EPrints Technical Mailing List Archive

Message: #07770

< Previous (by date) | Next (by date) > | < Previous (in thread) | Next (in thread) > | Messages - Most Recent First | Threads - Most Recent First

[EP-tech] ORCIDs - Crosswalks - EPrints

Morning All,

There's been a small problem on the repository since I started that I decided to investigate yesterday. It involves the duplication of ORCIDS and their associated email addresses. Sometimes they're duplicated in the database and in the metadata of an eprint. This prevents the ORCID hyperlink from working and prevents the small ORCID logo from appearing in the EPrint citation.

To illustrate:

I expect in the database - 0000-0002-5069-1909

I get in the database - 0000-0002-5069-19090000-0002-5069-19090000-0002-5069-1909

I've identified the problem as Elements-Crosswalks related. The crosswalks take every instance of an ORCID and user email address from each source and then squash them together in their respective fields.

For example:

feed --> pubs:users - pubs:user - > pubs:identifiers -> pubs:identifier scheme="orcid"

and then it also grabs the ORCID this from the elements sources where it exists (in this case from epmc).

I understand why it has to do it this way, because some sources have all authors ORCIDs and some don't, so they all need to be picked up.
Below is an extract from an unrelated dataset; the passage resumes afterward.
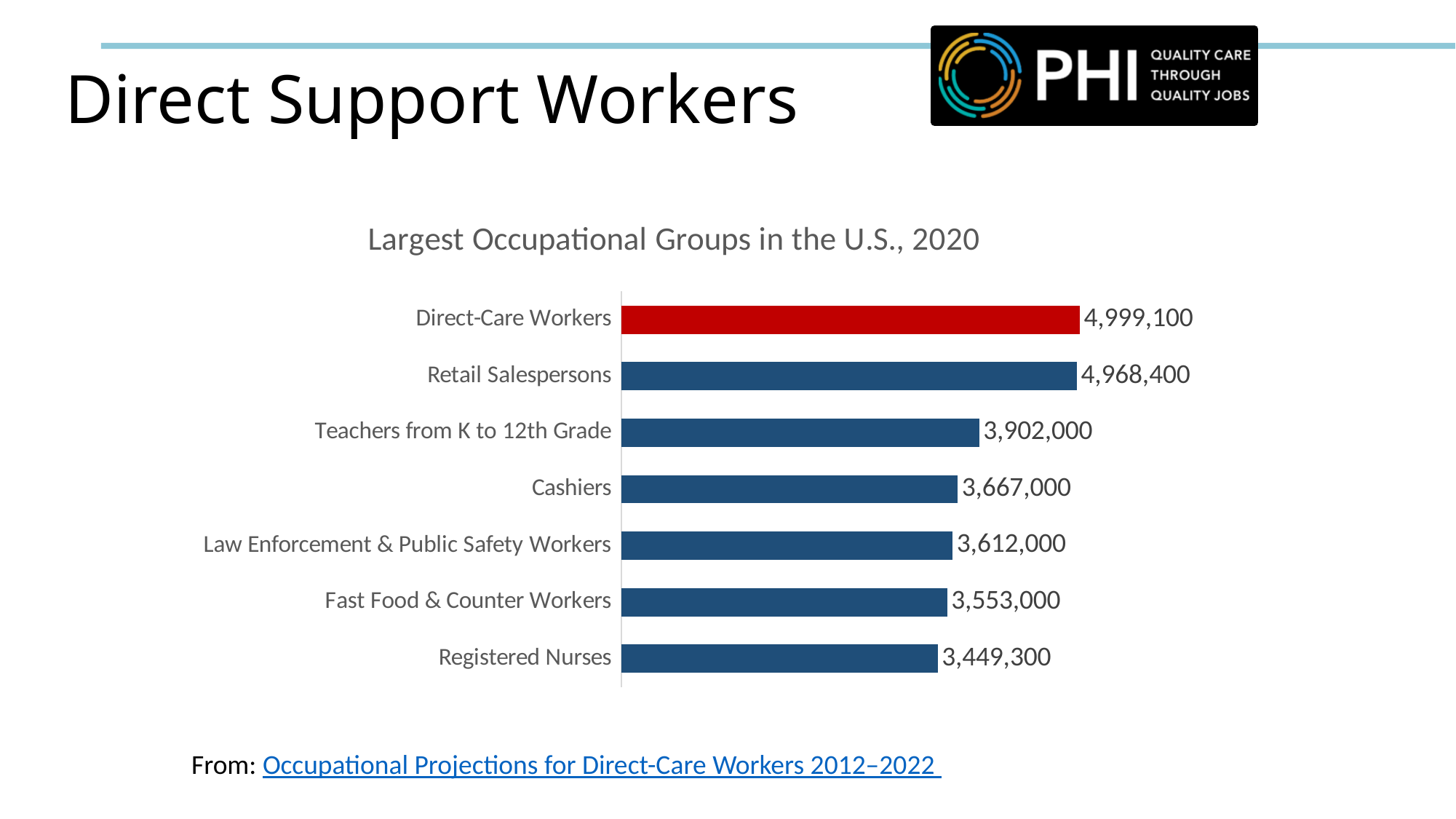
What is the title of the chart? Largest Occupational Groups in the U.S., 2020 What kind of chart is shown on the slide? Bar chart What is the value for Registered Nurses? 3,449,300 How many occupational groups are shown in the chart? 7 What is the value for Direct-Care Workers? 4,999,100 What is the value for Fast Food & Counter Workers? 3,553,000 Which occupational group has the lowest value? Registered Nurses What is the difference between the values for Direct-Care Workers and Retail Salespersons? 30,700 What is the difference between the values for Teachers from K to 12th Grade and Cashiers? 235,000 Which is larger, the value for Law Enforcement & Public Safety Workers or the value for Registered Nurses? Law Enforcement & Public Safety Workers Which occupational group has the highest value? Direct-Care Workers What is the value for Cashiers? 3,667,000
I think my solution is to alter the crosswalks behaviour.

Before I start down this route, has anybody encountered this previously and is there a better/easier way to fix it?

Regarding fixing the database, I feel incredibly uncomfortable going in to an EPrints table and directly altering stuff. Is there a way I can fix the already duplicated ORCIDs? I did ask our Elements team if the data can be prodded to re-send from Elements through  the crosswalks and into EPrints, but it looks like a no go.

I was using version 1.3 of the ORCID support plugin, clicked upgrade, got an error and now it appears to be 1.7, but I don't think my problem is anything to do with the plugin.